■ **Task brief**: Whenever a line of the records below contains the word "ashx", copy that line.

Records from a dataset
↓

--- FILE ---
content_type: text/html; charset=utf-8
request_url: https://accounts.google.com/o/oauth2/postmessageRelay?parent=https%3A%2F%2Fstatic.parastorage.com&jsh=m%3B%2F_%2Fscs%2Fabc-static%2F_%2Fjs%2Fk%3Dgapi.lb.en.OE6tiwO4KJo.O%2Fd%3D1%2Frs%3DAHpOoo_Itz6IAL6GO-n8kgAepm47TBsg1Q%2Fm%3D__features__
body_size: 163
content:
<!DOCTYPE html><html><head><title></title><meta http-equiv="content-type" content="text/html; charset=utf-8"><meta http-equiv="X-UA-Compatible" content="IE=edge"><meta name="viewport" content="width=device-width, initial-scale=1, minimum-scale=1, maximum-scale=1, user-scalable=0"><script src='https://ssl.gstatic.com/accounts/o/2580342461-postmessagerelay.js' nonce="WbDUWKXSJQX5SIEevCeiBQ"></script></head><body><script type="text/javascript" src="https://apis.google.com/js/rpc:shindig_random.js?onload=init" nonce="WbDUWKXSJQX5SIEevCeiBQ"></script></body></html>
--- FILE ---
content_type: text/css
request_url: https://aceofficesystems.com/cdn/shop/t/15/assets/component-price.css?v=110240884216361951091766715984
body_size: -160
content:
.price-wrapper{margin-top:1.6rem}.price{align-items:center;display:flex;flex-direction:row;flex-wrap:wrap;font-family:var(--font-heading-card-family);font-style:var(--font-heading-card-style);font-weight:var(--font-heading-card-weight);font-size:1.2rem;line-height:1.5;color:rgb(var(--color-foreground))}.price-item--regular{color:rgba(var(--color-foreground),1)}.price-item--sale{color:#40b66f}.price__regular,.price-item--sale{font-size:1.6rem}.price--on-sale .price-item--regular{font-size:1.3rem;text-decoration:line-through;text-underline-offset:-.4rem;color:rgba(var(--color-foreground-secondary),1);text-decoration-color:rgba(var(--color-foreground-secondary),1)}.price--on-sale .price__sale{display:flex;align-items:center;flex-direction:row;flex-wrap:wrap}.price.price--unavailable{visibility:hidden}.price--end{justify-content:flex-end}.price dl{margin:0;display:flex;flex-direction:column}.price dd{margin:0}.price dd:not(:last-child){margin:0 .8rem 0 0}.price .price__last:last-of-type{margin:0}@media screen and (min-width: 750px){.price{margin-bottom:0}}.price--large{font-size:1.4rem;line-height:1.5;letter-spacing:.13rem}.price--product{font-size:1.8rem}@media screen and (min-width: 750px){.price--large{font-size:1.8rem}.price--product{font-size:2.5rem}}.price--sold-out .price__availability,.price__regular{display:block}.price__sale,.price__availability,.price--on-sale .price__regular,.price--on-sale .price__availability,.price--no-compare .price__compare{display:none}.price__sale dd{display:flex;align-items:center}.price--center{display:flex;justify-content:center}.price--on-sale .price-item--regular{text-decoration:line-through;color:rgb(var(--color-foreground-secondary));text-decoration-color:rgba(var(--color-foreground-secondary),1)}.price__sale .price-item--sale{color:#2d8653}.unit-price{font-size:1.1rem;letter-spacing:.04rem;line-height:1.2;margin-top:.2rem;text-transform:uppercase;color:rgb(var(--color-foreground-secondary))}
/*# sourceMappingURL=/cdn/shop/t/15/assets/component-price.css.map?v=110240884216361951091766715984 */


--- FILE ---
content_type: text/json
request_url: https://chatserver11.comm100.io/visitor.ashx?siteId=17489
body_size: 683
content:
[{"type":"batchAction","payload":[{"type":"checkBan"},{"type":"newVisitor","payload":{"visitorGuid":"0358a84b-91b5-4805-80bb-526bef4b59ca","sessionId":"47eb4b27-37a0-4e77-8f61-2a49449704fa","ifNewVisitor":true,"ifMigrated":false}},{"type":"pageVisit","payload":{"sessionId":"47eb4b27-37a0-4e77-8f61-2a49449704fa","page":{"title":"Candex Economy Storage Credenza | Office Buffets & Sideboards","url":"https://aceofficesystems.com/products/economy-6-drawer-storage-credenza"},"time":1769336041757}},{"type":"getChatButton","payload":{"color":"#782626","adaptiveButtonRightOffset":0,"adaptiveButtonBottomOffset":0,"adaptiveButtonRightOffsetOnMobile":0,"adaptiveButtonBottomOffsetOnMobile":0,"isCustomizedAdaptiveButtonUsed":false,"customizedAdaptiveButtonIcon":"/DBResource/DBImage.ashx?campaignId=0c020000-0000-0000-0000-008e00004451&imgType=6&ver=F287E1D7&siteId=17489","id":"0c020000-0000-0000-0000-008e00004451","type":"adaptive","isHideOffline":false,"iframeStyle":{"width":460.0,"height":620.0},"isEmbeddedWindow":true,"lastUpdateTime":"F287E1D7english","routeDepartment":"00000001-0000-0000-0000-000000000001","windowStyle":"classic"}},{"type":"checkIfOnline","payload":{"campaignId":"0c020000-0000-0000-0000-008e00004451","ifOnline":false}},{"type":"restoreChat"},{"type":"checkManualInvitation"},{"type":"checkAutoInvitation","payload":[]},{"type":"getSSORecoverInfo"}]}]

↑

■ **The answer**:
request_url: https://chatserver11.comm100.io/visitor.ashx?siteId=17489
[{"type":"batchAction","payload":[{"type":"checkBan"},{"type":"newVisitor","payload":{"visitorGuid":"0358a84b-91b5-4805-80bb-526bef4b59ca","sessionId":"47eb4b27-37a0-4e77-8f61-2a49449704fa","ifNewVisitor":true,"ifMigrated":false}},{"type":"pageVisit","payload":{"sessionId":"47eb4b27-37a0-4e77-8f61-2a49449704fa","page":{"title":"Candex Economy Storage Credenza | Office Buffets & Sideboards","url":"https://aceofficesystems.com/products/economy-6-drawer-storage-credenza"},"time":1769336041757}},{"type":"getChatButton","payload":{"color":"#782626","adaptiveButtonRightOffset":0,"adaptiveButtonBottomOffset":0,"adaptiveButtonRightOffsetOnMobile":0,"adaptiveButtonBottomOffsetOnMobile":0,"isCustomizedAdaptiveButtonUsed":false,"customizedAdaptiveButtonIcon":"/DBResource/DBImage.ashx?campaignId=0c020000-0000-0000-0000-008e00004451&imgType=6&ver=F287E1D7&siteId=17489","id":"0c020000-0000-0000-0000-008e00004451","type":"adaptive","isHideOffline":false,"iframeStyle":{"width":460.0,"height":620.0},"isEmbeddedWindow":true,"lastUpdateTime":"F287E1D7english","routeDepartment":"00000001-0000-0000-0000-000000000001","windowStyle":"classic"}},{"type":"checkIfOnline","payload":{"campaignId":"0c020000-0000-0000-0000-008e00004451","ifOnline":false}},{"type":"restoreChat"},{"type":"checkManualInvitation"},{"type":"checkAutoInvitation","payload":[]},{"type":"getSSORecoverInfo"}]}]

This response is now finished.